The Things You Need to Know About Subrogation

Subrogation is an idea that's well-known in legal and insurance circles but often not by the customers they represent. Even if it sounds complicated, it is in your benefit to comprehend the nuances of the process. The more you know about it, the more likely relevant proceedings will work out favorably.

Every insurance policy you hold is a promise that, if something bad occurs, the business that covers the policy will make restitutions without unreasonable delay. If you get hurt while working, for example, your company's workers compensation picks up the tab for medical services. Employment lawyers handle the details; you just get fixed up.

But since figuring out who is financially accountable for services or repairs is sometimes a time-consuming affair – and time spent waiting sometimes increases the damage to the policyholder – insurance companies often decide to pay up front and assign blame later. They then need a path to recoup the costs if, in the end, they weren't responsible for the expense.

For Example

You are in a vehicle accident. Another car collided with yours. Police are called, you exchange insurance details, and you go on your way. You have comprehensive insurance that pays for the repairs right away. Later it's determined that the other driver was entirely to blame and her insurance should have paid for the repair of your auto. How does your company get its funds back?

How Subrogation Works

This is where subrogation comes in. It is the method that an insurance company uses to claim reimbursement after it has paid for something that should have been paid by some other entity. Some companies have in-house property damage lawyers and personal injury attorneys, or a department dedicated to subrogation; others contract with a law firm. Under ordinary circumstances, only you can sue for damages done to your person or property. But under subrogation law, your insurance company is extended some of your rights in exchange for making good on the damages. It can go after the money originally due to you, because it has covered the amount already.

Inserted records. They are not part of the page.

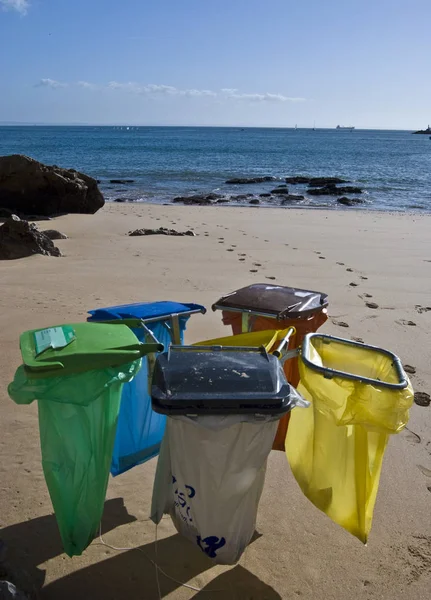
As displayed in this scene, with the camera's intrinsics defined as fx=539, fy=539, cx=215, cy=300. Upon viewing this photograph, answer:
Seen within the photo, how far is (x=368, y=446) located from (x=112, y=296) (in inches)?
143

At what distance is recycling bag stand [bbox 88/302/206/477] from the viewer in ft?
8.13

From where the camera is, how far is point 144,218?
1105 centimetres

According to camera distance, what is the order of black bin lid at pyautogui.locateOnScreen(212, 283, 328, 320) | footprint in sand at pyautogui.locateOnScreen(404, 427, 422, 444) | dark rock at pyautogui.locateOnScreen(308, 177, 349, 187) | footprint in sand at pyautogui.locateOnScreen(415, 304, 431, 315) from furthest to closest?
dark rock at pyautogui.locateOnScreen(308, 177, 349, 187) → footprint in sand at pyautogui.locateOnScreen(415, 304, 431, 315) → footprint in sand at pyautogui.locateOnScreen(404, 427, 422, 444) → black bin lid at pyautogui.locateOnScreen(212, 283, 328, 320)

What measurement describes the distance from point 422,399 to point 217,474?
2089 millimetres

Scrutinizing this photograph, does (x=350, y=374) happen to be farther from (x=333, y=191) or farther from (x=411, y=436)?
(x=333, y=191)

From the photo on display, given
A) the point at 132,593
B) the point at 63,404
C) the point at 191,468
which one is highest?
the point at 63,404

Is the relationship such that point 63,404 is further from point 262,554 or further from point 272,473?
point 272,473

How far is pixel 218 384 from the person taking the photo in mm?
1766

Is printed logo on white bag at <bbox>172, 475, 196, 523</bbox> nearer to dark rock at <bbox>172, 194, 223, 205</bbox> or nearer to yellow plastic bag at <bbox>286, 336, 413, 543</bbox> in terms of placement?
yellow plastic bag at <bbox>286, 336, 413, 543</bbox>

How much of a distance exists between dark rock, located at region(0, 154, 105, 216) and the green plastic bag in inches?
380

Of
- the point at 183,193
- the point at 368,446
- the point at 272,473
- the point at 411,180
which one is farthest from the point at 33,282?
the point at 411,180

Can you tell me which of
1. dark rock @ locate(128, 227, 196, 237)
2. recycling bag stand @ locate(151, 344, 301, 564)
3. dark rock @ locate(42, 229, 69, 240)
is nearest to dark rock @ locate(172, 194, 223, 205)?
dark rock @ locate(128, 227, 196, 237)

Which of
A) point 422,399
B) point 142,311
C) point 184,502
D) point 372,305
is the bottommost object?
point 422,399

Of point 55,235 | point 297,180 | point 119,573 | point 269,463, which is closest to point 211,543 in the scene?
point 119,573
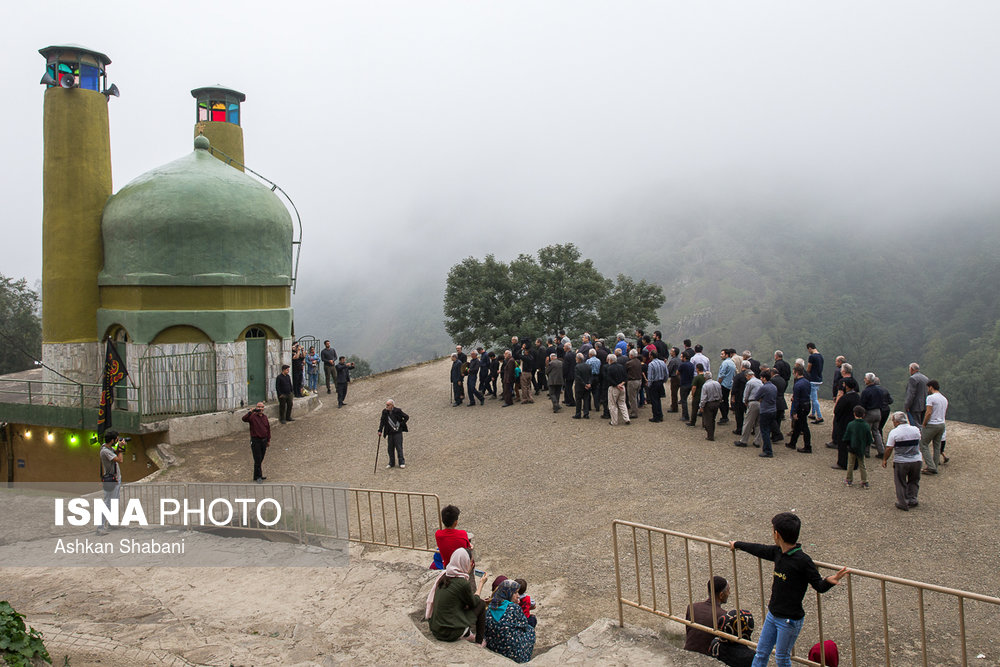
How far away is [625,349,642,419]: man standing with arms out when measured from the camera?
610 inches

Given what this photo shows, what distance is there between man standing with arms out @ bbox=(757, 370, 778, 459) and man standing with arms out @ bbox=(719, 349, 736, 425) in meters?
1.46

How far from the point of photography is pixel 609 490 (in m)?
11.6

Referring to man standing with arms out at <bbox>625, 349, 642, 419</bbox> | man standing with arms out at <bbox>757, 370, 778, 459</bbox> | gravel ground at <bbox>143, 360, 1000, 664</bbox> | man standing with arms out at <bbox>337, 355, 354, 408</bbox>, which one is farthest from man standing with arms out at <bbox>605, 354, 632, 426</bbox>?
man standing with arms out at <bbox>337, 355, 354, 408</bbox>

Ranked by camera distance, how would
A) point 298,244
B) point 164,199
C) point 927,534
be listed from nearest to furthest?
point 927,534 < point 164,199 < point 298,244

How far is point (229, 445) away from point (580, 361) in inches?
376

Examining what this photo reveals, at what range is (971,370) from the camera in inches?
2312

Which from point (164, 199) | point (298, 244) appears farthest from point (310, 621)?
point (298, 244)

How Does This Affect Individuals?

For a start, if your insurance policy stipulated a deductible, your insurance company wasn't the only one that had to pay. In a $10,000 accident with a $1,000 deductible, you lost some money too – namely, $1,000. If your insurance company is lax about bringing subrogation cases to court, it might opt to get back its costs by upping your premiums. On the other hand, if it has a competent legal team and pursues those cases enthusiastically, it is doing you a favor as well as itself. If all is recovered, you will get your full deductible back. If it recovers half (for instance, in a case where you are found 50 percent culpable), you'll typically get half your deductible back, depending on your state laws.

Additionally, if the total price of an accident is over your maximum coverage amount, you could be in for a stiff bill. If your insurance company or its property damage lawyers, such as fathers custody rights Henderson NV, successfully press a subrogation case, it will recover your losses as well as its own.

All insurance agencies are not created equal. When comparing, it's worth looking up the reputations of competing companies to evaluate if they pursue winnable subrogation claims; if they do so in a reasonable amount of time; if they keep their accountholders posted as the case proceeds; and if they then process successfully won reimbursements right away so that you can get your funding back and move on with your life. If, instead, an insurance firm has a record of honoring claims that aren't its responsibility and then covering its income by raising your premiums, even attractive rates won't outweigh the eventual headache.